(Records excerpted from a collection)
══════════

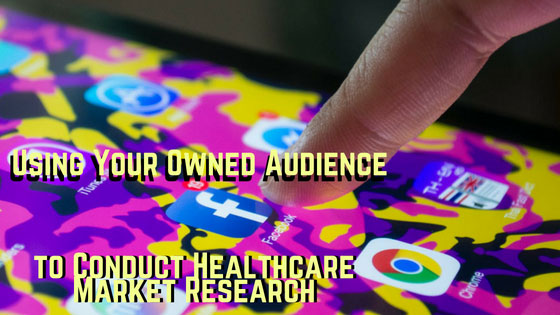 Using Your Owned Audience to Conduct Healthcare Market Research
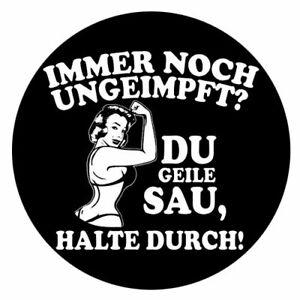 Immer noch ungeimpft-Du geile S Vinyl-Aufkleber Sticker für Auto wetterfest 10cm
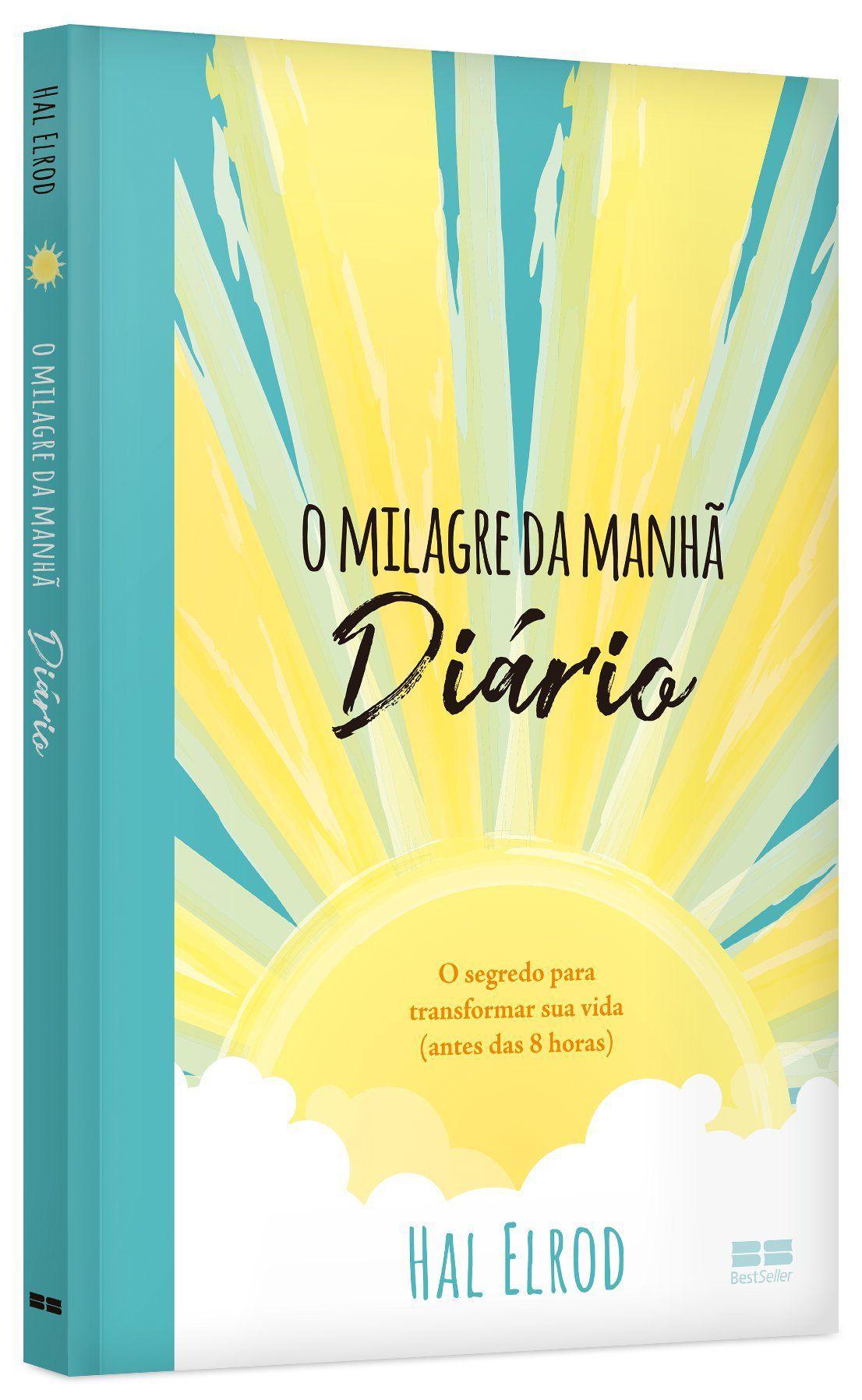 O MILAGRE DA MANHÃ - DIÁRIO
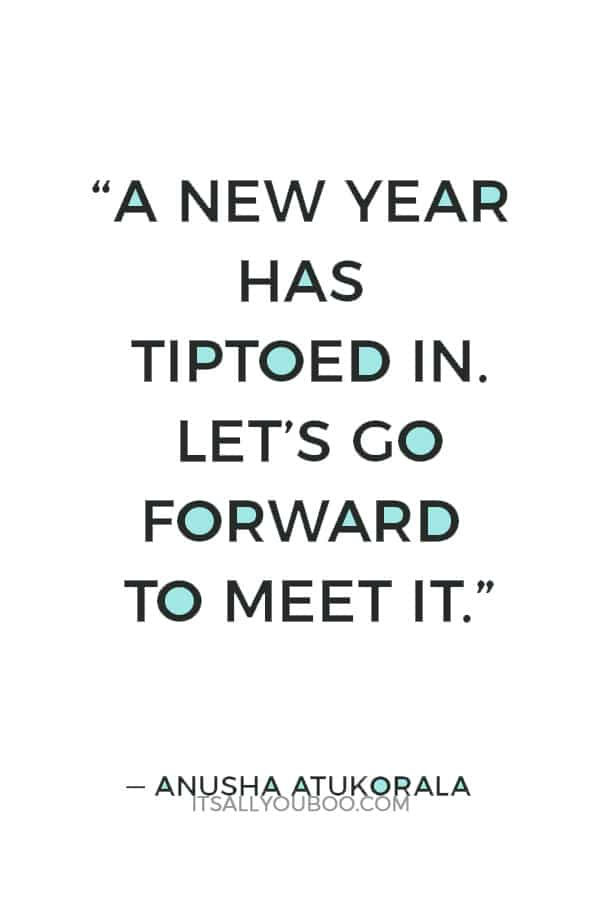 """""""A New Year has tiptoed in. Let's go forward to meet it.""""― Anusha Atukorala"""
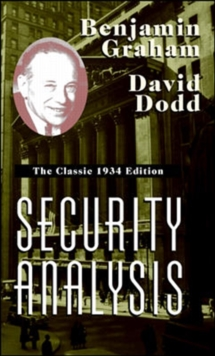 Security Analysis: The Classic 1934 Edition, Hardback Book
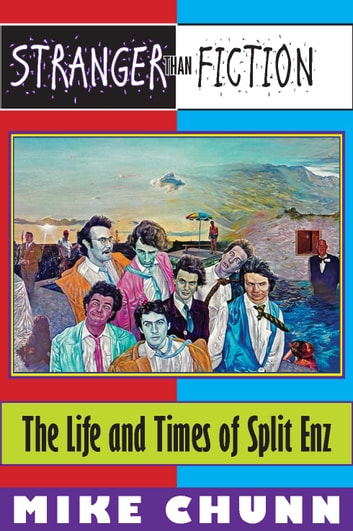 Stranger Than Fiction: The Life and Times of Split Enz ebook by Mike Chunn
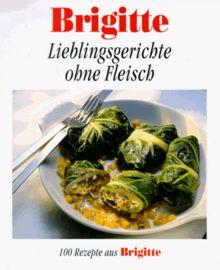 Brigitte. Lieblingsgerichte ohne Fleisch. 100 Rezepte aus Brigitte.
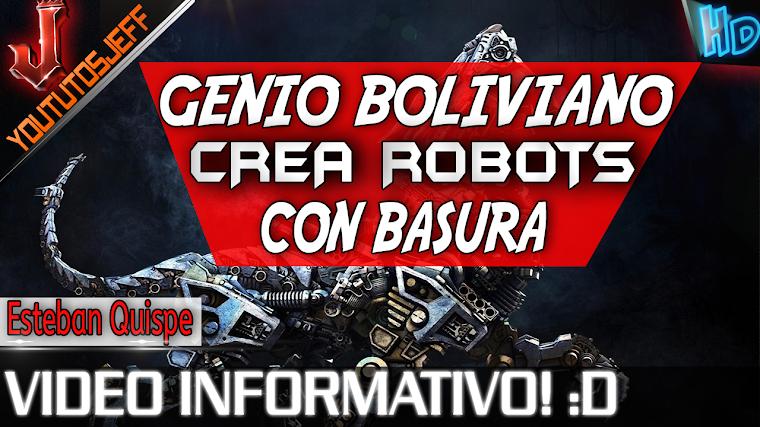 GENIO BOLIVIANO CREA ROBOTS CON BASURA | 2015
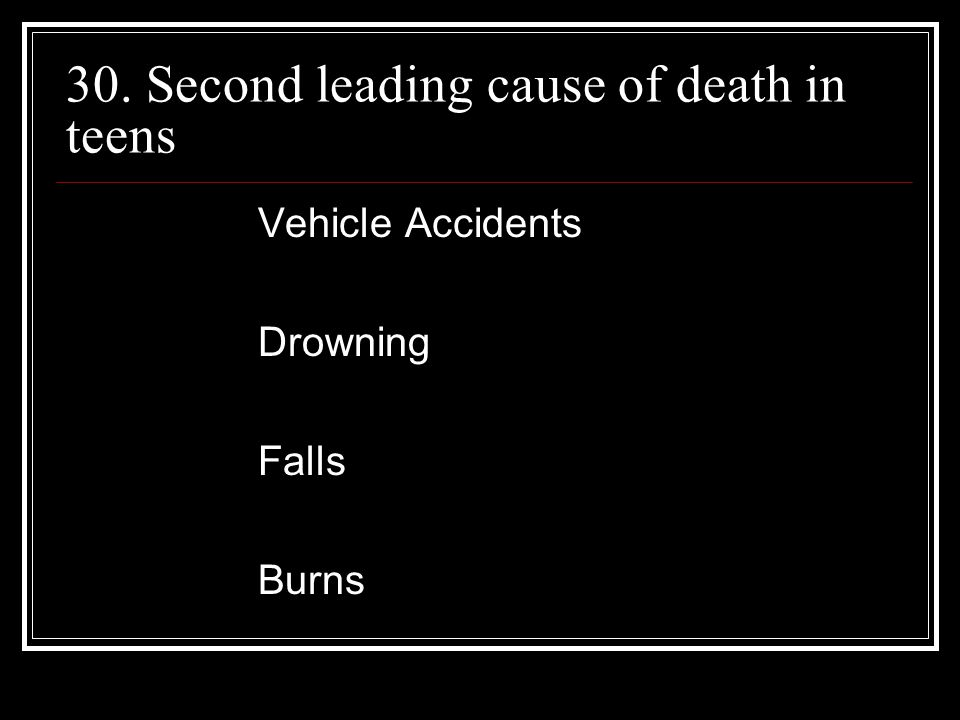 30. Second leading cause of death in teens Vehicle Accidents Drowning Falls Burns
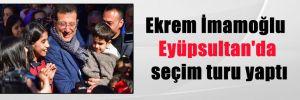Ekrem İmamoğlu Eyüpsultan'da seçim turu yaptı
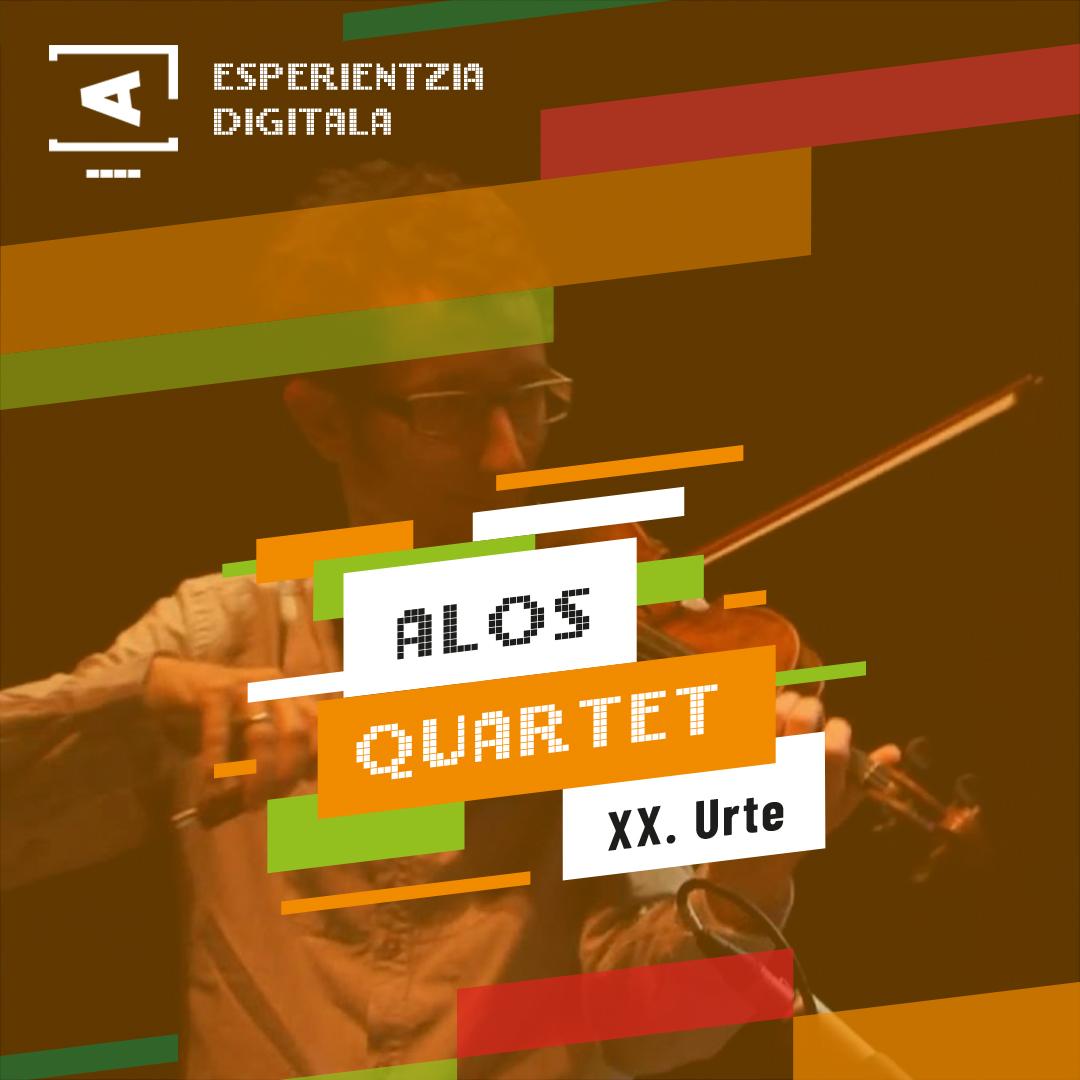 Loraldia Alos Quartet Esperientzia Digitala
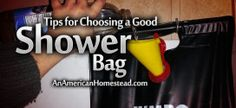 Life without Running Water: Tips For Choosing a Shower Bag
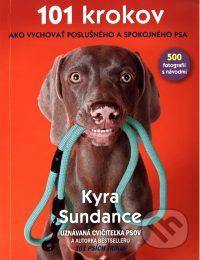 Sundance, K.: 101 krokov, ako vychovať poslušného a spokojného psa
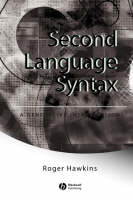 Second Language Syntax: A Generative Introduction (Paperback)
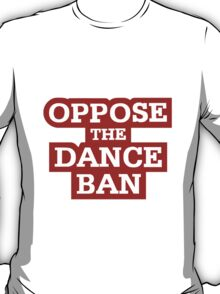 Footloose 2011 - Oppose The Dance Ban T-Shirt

══════════

What you will do: Reproduce all of the entries word for word, skipping any pictures they hold.

Written solution:
 Using Your Owned Audience to Conduct Healthcare Market Research
 Immer noch ungeimpft-Du geile S Vinyl-Aufkleber Sticker für Auto wetterfest 10cm
 O MILAGRE DA MANHÃ - DIÁRIO
 """""""A New Year has tiptoed in. Let's go forward to meet it.""""― Anusha Atukorala"""
 Security Analysis: The Classic 1934 Edition, Hardback Book
 Stranger Than Fiction: The Life and Times of Split Enz ebook by Mike Chunn
 Brigitte. Lieblingsgerichte ohne Fleisch. 100 Rezepte aus Brigitte.
 GENIO BOLIVIANO CREA ROBOTS CON BASURA | 2015
 30. Second leading cause of death in teens Vehicle Accidents Drowning Falls Burns
Ekrem İmamoğlu Eyüpsultan'da seçim turu yaptı
 Loraldia Alos Quartet Esperientzia Digitala
 Life without Running Water: Tips For Choosing a Shower Bag
 Sundance, K.: 101 krokov, ako vychovať poslušného a spokojného psa
 Second Language Syntax: A Generative Introduction (Paperback)
 Footloose 2011 - Oppose The Dance Ban T-Shirt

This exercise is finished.